Between 2000 B.C. and 1700 B.C., seismic activity caused the waters of the river's two main sources to change course. The Sutlej moved course westward and became a tributary of the Indus River. The Yamuna moved course eastward and became a tributary of the Ganges. The tremendous loss of water which resulted from these movements caused the once mighty river to become sluggish and dry up in the Thar Desert without ever reaching the sea. Without any water for irrigation or transportation, the dense population of the river basin soon shifted east with the waters of the Yamuna to the Ganges River valley. Late Vedic texts record the river as disappearing at Vinasana (literally, "the disappearing"), and as joining both the Yamuna and Ganges as an invisible river. Some claim that the sanctity of the modern Ganges is directly related to its assumption of the holy, life-giving waters of the ancient Saraswati.

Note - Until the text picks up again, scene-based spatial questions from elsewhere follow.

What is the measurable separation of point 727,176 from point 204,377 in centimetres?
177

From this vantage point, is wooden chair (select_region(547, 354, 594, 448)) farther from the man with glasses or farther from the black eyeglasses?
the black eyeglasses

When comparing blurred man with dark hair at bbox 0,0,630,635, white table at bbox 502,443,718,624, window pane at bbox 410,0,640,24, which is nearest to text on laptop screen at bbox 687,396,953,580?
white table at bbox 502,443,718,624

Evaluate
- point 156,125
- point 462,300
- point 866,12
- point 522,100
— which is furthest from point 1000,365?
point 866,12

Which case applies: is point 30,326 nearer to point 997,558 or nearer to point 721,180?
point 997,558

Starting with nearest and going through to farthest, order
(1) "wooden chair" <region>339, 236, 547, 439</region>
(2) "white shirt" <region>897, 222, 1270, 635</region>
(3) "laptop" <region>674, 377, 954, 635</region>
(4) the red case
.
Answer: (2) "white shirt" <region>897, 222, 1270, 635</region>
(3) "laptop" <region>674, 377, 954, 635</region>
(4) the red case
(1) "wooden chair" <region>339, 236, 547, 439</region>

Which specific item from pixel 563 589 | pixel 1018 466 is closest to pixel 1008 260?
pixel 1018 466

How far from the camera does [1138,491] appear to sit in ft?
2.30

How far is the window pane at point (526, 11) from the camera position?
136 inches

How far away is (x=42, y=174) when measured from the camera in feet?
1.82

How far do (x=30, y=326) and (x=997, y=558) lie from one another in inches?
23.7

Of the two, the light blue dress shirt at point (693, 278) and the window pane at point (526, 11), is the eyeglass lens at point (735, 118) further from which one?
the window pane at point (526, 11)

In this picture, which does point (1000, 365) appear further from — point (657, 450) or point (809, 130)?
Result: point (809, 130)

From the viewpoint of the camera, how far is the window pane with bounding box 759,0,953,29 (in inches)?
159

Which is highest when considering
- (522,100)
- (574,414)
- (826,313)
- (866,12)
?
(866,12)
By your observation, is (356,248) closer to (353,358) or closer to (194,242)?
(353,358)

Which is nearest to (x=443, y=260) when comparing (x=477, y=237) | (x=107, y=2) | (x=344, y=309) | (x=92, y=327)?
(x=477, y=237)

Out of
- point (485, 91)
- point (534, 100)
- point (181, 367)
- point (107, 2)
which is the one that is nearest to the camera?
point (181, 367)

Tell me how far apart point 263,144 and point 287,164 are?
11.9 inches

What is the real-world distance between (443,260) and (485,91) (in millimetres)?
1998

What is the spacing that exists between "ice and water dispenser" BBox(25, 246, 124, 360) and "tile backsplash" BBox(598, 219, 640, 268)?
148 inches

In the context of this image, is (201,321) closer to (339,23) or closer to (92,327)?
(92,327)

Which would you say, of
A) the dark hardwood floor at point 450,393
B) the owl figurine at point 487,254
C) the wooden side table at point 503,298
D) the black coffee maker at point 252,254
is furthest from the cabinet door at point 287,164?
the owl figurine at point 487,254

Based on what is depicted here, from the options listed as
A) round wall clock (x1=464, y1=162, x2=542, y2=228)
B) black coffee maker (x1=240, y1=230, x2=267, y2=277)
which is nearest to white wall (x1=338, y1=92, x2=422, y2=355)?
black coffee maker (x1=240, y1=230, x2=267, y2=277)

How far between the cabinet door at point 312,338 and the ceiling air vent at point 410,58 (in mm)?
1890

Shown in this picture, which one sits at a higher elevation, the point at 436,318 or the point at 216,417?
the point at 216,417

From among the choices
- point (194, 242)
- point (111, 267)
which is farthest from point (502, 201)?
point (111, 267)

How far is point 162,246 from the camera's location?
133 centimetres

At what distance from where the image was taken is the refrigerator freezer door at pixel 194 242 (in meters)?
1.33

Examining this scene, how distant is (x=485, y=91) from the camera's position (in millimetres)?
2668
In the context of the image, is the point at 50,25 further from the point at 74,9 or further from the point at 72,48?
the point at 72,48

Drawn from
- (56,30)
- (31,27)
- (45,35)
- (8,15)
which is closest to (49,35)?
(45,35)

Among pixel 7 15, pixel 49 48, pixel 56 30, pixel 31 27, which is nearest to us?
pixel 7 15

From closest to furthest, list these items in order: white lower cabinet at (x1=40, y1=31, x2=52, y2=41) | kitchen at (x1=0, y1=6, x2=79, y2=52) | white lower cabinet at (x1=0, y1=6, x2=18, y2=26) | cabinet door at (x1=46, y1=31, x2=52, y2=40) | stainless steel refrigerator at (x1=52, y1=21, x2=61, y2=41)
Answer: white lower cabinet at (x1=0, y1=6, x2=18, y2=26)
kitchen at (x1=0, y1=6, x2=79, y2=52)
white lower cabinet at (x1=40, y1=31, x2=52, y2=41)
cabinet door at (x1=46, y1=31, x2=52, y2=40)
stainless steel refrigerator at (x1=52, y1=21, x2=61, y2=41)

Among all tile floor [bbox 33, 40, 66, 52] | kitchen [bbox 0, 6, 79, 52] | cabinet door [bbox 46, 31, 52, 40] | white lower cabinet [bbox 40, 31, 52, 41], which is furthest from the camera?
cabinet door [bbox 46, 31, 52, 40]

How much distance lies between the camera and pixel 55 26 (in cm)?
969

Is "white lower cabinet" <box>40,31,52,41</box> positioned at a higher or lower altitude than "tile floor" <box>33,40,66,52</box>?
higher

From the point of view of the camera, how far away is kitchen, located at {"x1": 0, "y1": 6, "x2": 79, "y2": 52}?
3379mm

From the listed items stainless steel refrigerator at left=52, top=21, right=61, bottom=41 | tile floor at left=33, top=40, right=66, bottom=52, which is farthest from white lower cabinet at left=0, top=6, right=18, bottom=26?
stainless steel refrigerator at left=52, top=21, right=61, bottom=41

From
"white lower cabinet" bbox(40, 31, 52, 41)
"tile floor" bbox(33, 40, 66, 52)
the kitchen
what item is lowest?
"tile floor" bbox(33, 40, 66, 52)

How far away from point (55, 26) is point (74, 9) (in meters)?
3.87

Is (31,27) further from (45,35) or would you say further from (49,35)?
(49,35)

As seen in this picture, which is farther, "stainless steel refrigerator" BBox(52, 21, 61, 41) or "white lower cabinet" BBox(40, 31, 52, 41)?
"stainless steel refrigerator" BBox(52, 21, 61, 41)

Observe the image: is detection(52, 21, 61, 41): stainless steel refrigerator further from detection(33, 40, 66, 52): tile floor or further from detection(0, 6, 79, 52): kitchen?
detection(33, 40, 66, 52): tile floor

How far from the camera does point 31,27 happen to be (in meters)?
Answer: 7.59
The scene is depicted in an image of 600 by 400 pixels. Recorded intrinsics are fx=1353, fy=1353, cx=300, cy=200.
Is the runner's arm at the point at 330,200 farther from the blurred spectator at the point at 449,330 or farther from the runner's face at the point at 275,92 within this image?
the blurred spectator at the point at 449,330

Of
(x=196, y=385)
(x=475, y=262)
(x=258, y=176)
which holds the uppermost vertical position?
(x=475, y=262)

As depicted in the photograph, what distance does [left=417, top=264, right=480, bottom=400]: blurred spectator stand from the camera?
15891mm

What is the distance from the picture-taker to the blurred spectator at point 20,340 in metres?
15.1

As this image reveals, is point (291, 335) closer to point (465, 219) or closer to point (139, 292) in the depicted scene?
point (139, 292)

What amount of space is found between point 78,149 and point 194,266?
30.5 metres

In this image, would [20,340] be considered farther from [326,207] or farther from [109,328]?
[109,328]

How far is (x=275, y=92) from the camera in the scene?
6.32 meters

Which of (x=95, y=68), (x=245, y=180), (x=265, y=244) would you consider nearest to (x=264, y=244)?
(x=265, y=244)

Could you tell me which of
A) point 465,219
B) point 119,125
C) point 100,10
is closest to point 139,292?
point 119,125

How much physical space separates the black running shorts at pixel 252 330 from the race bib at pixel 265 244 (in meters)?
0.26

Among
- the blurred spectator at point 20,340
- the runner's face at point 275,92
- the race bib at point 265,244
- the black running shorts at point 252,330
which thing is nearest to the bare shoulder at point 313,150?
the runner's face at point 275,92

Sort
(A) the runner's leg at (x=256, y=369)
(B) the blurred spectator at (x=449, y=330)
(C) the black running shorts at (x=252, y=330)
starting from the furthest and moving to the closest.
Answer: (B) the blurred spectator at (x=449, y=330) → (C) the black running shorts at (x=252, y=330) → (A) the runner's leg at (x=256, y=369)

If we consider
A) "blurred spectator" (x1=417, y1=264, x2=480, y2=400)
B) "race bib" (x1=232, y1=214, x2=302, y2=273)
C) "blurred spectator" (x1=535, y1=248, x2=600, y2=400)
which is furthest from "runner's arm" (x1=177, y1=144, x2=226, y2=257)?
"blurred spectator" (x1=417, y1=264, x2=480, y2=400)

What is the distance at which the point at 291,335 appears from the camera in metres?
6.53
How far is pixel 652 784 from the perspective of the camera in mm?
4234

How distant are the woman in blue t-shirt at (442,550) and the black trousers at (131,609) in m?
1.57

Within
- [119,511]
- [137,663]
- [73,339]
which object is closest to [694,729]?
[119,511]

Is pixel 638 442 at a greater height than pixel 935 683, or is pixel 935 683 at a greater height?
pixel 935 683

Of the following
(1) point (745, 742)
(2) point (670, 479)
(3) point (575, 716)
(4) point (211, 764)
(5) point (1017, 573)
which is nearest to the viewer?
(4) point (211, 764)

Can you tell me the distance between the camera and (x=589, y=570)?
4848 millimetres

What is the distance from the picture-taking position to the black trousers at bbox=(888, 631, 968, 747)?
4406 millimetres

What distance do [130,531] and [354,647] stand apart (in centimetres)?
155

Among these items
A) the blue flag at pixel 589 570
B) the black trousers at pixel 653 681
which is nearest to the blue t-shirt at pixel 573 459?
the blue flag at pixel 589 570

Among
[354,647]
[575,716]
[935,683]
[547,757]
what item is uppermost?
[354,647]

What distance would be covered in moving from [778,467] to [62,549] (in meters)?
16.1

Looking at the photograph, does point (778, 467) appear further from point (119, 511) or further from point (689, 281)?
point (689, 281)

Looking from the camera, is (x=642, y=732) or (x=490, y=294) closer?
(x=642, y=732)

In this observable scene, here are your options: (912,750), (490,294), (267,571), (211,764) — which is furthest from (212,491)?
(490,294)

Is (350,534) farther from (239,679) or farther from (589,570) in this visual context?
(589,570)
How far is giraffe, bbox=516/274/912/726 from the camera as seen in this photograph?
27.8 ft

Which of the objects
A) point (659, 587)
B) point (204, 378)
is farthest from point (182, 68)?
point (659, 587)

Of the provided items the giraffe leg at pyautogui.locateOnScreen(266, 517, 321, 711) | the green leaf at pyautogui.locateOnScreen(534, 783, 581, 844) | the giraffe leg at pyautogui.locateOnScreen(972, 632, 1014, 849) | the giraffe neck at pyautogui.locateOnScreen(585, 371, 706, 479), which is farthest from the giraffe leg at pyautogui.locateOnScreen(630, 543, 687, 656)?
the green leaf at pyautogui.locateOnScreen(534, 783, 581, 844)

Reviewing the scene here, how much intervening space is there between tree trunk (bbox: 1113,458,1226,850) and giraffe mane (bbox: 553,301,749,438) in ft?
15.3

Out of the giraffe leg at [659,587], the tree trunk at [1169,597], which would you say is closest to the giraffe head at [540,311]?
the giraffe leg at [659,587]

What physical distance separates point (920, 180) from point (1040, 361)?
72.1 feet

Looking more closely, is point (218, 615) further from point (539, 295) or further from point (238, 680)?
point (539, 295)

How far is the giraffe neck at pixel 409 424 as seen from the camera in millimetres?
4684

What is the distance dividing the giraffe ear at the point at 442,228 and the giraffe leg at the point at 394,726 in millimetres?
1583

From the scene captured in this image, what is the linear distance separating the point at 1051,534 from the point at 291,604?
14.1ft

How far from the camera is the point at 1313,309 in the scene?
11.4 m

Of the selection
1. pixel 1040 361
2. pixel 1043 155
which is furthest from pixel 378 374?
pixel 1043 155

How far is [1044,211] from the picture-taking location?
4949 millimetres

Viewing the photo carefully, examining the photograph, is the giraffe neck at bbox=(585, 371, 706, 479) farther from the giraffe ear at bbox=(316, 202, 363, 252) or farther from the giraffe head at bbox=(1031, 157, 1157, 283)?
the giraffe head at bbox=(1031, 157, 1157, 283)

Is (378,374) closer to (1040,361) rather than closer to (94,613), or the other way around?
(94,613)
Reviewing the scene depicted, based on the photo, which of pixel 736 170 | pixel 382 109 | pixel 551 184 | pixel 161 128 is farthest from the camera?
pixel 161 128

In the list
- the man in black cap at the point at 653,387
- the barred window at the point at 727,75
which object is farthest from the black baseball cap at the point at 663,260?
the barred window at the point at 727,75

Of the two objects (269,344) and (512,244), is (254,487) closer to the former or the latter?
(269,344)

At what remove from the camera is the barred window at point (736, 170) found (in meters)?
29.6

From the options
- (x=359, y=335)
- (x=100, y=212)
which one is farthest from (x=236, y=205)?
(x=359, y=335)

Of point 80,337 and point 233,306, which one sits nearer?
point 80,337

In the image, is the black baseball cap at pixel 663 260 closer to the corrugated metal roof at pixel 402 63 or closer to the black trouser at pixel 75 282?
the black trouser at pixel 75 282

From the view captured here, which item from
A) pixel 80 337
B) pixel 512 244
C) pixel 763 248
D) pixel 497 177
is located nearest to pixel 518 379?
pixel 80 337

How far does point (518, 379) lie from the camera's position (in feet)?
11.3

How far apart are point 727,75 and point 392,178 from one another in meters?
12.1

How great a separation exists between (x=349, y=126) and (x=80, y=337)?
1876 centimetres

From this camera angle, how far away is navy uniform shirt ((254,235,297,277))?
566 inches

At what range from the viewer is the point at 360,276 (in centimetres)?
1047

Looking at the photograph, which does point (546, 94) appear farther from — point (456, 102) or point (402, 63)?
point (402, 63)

Recently, archaeologists using satellite images have been able to trace the course of the river. A small channel of water flows near Kurukshetra. A nearby signboard denoting the former path of the once great Saraswati River can be seen along the main highway (GT road).
Maha Saraswati
Maha Saraswati is the presiding Goddess of the Final episode of Devi Mahatmya. Here she is a part of the trinity of Maha Kali, Maha Lakshmi and Maha Saraswati. She is depicted as eight-armed. Her dhyana shloka is:
- Wielding in her lotus-hands the bell, trident, ploughshare, conch, pestle, discus, bow, and arrow, her lustre is like that of a moon shining in the autumn sky. She is born from the body of Gowri and is the sustaining base of the three worlds. The Maha Saraswati I worship here who destroyed Sumbha and other asuras.[2]